Copy every row below word for word, leaving out the pictures.

START Raw data

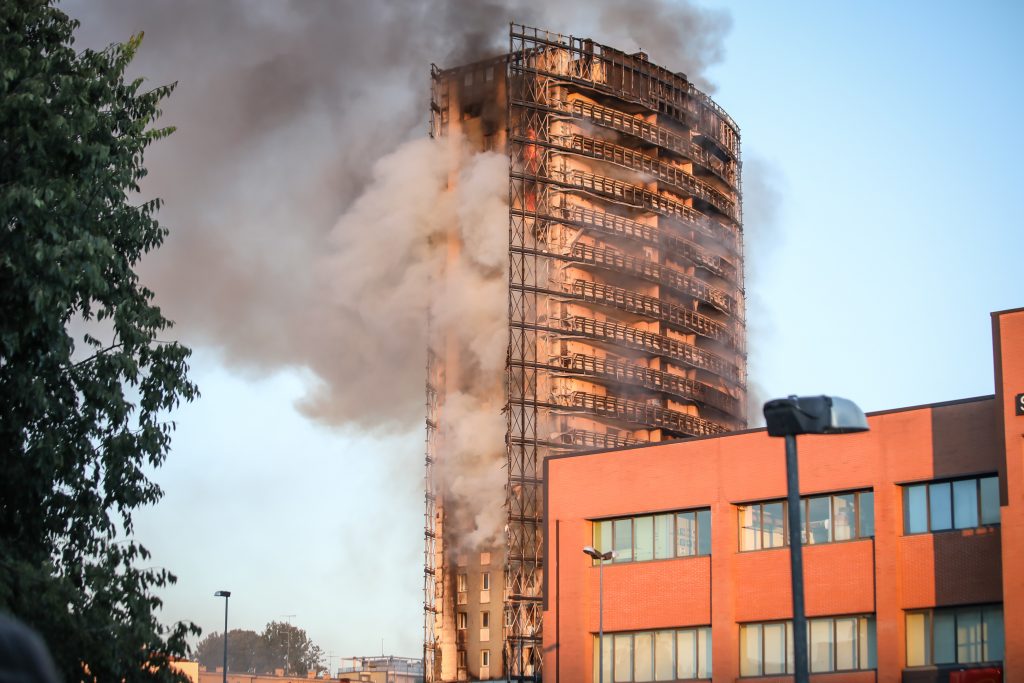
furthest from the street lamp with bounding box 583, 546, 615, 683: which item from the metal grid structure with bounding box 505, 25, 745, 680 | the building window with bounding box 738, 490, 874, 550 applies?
the metal grid structure with bounding box 505, 25, 745, 680

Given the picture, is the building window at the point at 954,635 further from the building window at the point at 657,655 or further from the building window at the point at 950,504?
the building window at the point at 657,655

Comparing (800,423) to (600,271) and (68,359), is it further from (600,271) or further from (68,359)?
(600,271)

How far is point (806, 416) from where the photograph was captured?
13422 millimetres

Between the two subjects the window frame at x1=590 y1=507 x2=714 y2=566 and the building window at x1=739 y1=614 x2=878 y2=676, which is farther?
the window frame at x1=590 y1=507 x2=714 y2=566

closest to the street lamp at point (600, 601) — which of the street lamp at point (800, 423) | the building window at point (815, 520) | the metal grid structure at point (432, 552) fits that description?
the building window at point (815, 520)

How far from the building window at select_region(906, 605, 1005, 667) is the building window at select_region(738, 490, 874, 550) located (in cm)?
328

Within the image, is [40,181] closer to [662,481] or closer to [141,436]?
[141,436]

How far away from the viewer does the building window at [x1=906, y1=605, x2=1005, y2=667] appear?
145 ft

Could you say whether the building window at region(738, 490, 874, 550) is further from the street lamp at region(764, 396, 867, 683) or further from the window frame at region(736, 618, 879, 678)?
the street lamp at region(764, 396, 867, 683)

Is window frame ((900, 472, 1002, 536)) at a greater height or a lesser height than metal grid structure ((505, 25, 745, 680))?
lesser

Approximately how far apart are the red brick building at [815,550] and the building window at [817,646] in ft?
0.19

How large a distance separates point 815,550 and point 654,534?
257 inches

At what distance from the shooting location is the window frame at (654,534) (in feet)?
167

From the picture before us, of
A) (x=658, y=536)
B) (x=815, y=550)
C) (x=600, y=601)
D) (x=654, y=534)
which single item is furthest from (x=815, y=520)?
(x=600, y=601)
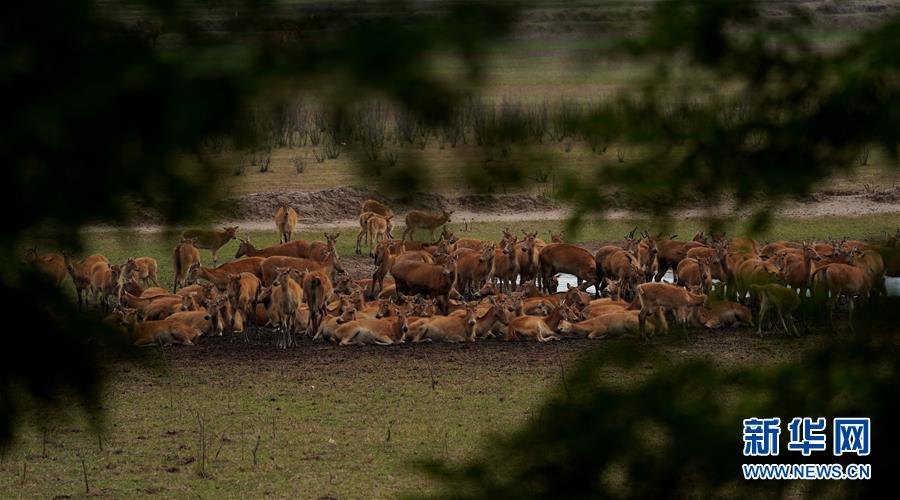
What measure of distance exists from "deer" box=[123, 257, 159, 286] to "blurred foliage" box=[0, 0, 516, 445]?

END Raw data

> **Written response**:
furthest from the street lamp with bounding box 583, 546, 615, 683: which item from the metal grid structure with bounding box 505, 25, 745, 680 | the building window with bounding box 738, 490, 874, 550 applies?
the metal grid structure with bounding box 505, 25, 745, 680

Given the picture, is the building window at the point at 954,635 further from the building window at the point at 657,655 or further from the building window at the point at 950,504?
the building window at the point at 657,655

Comparing (800,423) to (600,271) and (68,359), is it further from (600,271) or further from (68,359)?
(600,271)

How far is point (806, 416) from where the photograph was captured?
13422 millimetres

Between the two subjects the window frame at x1=590 y1=507 x2=714 y2=566 and the building window at x1=739 y1=614 x2=878 y2=676, which is farther?
the window frame at x1=590 y1=507 x2=714 y2=566

closest to the street lamp at point (600, 601) — which of the street lamp at point (800, 423) | the building window at point (815, 520) | the metal grid structure at point (432, 552) fits that description?
the building window at point (815, 520)

How far from the building window at select_region(906, 605, 1005, 667) is the building window at select_region(738, 490, 874, 550) located (in cm)?
328

Within the image, is [40,181] closer to [662,481] or closer to [141,436]?
[141,436]

How far away from the viewer does the building window at [x1=906, y1=605, x2=1005, y2=667] appear?
145 ft

Could you say whether the building window at region(738, 490, 874, 550) is further from the street lamp at region(764, 396, 867, 683) or further from the window frame at region(736, 618, 879, 678)?
the street lamp at region(764, 396, 867, 683)

Is window frame ((900, 472, 1002, 536)) at a greater height or a lesser height than metal grid structure ((505, 25, 745, 680))?
lesser

Approximately how far apart are the red brick building at [815,550] and the building window at [817,646] in ft?
0.19

How large a distance separates point 815,550 and point 654,534?
257 inches

At what distance from the shooting location is the window frame at (654,534) (in feet)?
167

From the picture before us, of
A) (x=658, y=536)
B) (x=815, y=550)
C) (x=600, y=601)
D) (x=654, y=534)
which single item is furthest from (x=815, y=520)?
(x=600, y=601)
What measure of distance exists from "deer" box=[123, 257, 159, 286] to "blurred foliage" box=[0, 0, 516, 445]?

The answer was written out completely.